SOURCE DOCUMENT -

──────────

Hip-hop artists Sho Baraka and Propaganda flip the script
Stanley Hauerwas says good theological writing makes the familiar strange.

The scratch is a sound. As a technique, hip-hop artists scratch by moving a vinyl record back and forth by hand. Scratching interrupts the steady movement of the record and produces endless timbral and rhythmic possibilities. The scratch radically transformed the turntable into a musical instrument capable of deconstructing recordings and squeezing out new sounds through speakers. Hip-hop artists use turntables to tinker with timbres and make music. Ever since it was first introduced by DJs in the 1970s, the scratch has been a hip-hop hallmark.
The scratch, however, is more than a musical technique. It is more than a sound. It is a moment of rupture, a purposeful interruption breaking into the music and the moment. It is a hip-hop value.
In his book Digital Griots: African American Rhetoric in a Multimedia Age, Adam Banks describes the impact of the scratch. “It is difficult to overstate just how much the scratch changed music,” he writes, “how crucial it was to the brash announcement that Hip Hop did indeed come to change the game and even attempt to change the world.”
Like the scratch, hip-hop aims to rupture the status quo. Hip-hop began as an expression of the dispossessed, an artistic form of opposition in impoverished neighborhoods. From the beginning, the genre refused to underwrite the sentimentalities of society. Rather than reinforcing existing cultural narratives, hip-hop artists subvert the familiar.
This flipping of the script can take a number of different forms. Unique spellings, semantic inversion, and community-specific language are small ways that hip-hop flips the script. On a broader level, hip-hop artists subvert the familiar as they rap about raw, real, and troubling topics that are often ignored in mass media.
Hip-hop has also flipped the script on Christian music in surprising ways. The genre has an increasingly complex relationship with the Christian faith—the labels of “secular” and “Christian” hip-hop music are no longer tenable. For example, popular artists such as Kanye West, Kendrick Lamar, Chance the Rapper, and NF publicly profess to be Christians and rap about explicitly Christian themes. Yet these artists are signed to secular labels, rap about a very wide range of topics beyond religion, and largely reject the moniker “Christian artist.”

──────────

STORED ROWS -
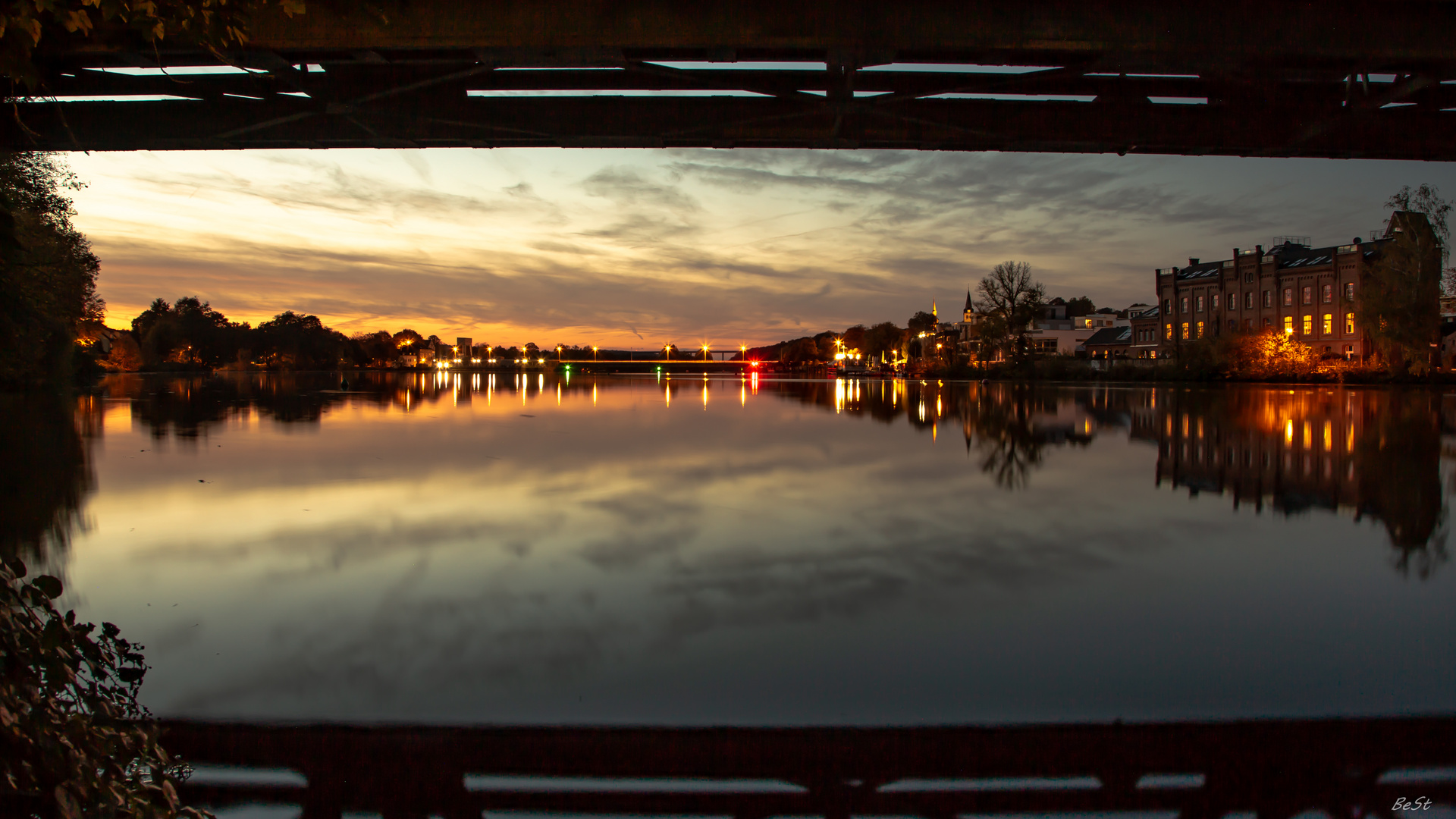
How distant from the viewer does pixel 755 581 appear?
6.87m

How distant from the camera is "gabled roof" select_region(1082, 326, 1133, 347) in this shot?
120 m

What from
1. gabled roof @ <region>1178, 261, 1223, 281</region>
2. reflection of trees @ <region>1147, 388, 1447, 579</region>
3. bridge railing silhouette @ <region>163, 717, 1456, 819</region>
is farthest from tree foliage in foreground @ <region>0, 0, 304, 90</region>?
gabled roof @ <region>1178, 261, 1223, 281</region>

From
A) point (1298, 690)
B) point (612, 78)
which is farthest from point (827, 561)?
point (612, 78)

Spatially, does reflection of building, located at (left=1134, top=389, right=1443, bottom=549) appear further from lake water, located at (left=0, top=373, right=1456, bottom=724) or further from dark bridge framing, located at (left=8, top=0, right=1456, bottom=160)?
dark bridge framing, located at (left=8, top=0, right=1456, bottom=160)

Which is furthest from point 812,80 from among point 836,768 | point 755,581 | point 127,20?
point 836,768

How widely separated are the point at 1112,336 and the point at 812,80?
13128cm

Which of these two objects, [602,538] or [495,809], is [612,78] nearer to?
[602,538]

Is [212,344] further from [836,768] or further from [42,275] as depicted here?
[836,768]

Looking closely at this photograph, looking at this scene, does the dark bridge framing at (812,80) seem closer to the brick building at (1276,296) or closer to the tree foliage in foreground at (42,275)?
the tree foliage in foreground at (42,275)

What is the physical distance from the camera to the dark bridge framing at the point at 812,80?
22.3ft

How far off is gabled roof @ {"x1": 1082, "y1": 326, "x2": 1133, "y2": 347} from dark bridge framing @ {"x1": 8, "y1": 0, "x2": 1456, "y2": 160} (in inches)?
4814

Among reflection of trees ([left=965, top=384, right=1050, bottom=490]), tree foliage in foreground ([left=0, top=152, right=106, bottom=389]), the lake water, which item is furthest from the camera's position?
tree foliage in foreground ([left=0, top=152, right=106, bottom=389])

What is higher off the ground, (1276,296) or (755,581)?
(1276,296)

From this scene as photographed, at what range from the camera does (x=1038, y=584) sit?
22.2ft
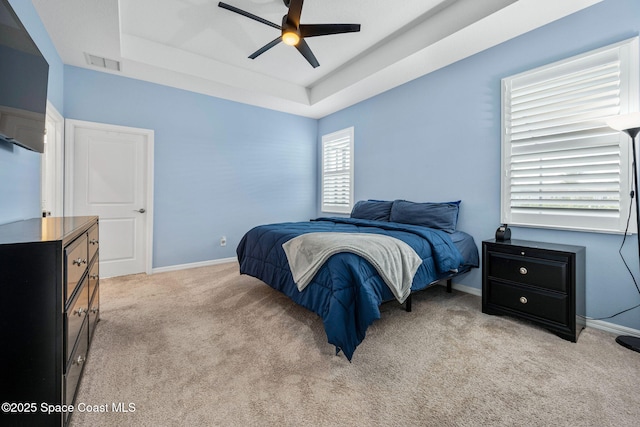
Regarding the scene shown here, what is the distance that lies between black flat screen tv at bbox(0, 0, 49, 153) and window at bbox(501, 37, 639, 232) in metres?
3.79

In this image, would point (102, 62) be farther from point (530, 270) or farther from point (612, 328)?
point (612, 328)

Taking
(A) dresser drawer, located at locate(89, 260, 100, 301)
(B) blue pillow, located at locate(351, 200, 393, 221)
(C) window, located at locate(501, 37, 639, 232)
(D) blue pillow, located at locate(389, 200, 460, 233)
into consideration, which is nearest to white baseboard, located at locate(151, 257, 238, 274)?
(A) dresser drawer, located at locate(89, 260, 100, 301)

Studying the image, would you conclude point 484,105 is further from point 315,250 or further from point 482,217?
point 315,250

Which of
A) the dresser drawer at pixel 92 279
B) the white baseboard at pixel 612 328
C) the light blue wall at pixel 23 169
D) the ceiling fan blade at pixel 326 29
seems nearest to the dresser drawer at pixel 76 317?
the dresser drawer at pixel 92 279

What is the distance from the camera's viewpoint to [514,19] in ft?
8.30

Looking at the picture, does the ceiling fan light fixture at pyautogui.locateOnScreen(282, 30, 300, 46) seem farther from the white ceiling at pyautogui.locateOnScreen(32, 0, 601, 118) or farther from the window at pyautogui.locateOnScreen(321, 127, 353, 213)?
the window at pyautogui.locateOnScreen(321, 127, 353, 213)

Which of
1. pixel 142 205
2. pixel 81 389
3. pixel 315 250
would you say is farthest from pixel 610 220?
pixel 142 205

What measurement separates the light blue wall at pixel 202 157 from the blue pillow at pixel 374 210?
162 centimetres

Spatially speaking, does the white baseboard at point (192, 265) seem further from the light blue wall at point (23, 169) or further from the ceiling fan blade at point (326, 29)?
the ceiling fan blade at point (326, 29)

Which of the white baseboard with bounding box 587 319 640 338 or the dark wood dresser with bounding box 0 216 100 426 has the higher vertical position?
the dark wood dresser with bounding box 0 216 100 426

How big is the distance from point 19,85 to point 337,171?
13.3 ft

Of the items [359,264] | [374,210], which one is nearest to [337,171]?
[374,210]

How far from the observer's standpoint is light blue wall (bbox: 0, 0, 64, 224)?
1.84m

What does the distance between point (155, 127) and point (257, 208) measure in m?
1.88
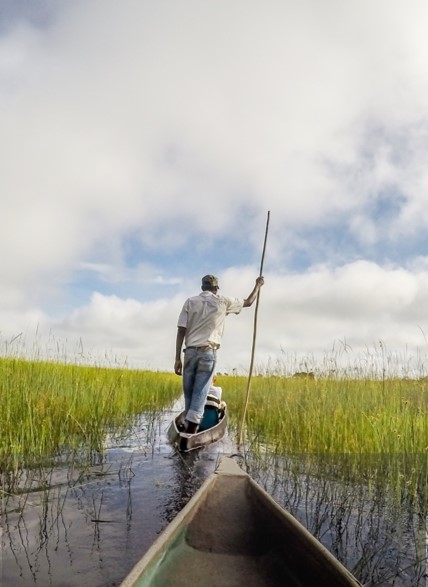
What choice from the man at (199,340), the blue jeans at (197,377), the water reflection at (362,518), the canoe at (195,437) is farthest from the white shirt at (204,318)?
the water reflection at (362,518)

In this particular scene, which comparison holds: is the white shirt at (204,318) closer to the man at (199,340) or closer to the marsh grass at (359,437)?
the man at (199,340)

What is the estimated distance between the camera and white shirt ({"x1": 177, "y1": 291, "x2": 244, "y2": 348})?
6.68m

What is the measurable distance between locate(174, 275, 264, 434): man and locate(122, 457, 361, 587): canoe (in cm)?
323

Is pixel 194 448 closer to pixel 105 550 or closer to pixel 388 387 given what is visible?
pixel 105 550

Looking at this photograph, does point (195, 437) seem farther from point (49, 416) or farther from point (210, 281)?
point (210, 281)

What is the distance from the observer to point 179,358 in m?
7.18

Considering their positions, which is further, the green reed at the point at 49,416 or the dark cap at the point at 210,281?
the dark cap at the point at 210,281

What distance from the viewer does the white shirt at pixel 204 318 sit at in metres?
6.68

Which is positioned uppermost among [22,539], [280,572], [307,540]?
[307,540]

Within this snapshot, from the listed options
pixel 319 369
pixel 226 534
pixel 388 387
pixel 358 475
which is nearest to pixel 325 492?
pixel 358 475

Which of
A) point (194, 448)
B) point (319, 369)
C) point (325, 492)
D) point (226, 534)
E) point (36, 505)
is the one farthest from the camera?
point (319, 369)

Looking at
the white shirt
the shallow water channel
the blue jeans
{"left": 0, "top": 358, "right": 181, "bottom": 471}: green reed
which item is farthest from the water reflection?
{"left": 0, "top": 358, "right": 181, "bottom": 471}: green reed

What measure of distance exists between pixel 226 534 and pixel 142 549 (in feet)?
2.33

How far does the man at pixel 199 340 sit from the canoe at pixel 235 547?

──────────

EXERCISE TASK 1 -
Answer these from the hip-hop article:
(a) In what decade did DJs first introduce the scratch?
(b) What is the title of Adam Banks's book?
(c) According to Stanley Hauerwas, what does good theological writing do?
EXERCISE TASK 2 -
Repeat word for word the part of the hip-hop article that opens with the words containing "Hip-hop artists Sho" and closes with "a hip-hop hallmark.".
EXERCISE TASK 3 -
The hip-hop article names several popular artists who publicly profess to be Christians. List them all.

RESPONSE 1 -
(a) The 1970s.
(b) Digital Griots: African American Rhetoric in a Multimedia Age.
(c) It makes the familiar strange.

RESPONSE 2 -
Hip-hop artists Sho Baraka and Propaganda flip the script
Stanley Hauerwas says good theological writing makes the familiar strange.

The scratch is a sound. As a technique, hip-hop artists scratch by moving a vinyl record back and forth by hand. Scratching interrupts the steady movement of the record and produces endless timbral and rhythmic possibilities. The scratch radically transformed the turntable into a musical instrument capable of deconstructing recordings and squeezing out new sounds through speakers. Hip-hop artists use turntables to tinker with timbres and make music. Ever since it was first introduced by DJs in the 1970s, the scratch has been a hip-hop hallmark.

RESPONSE 3 -
Kanye West
Kendrick Lamar
Chance the Rapper
NF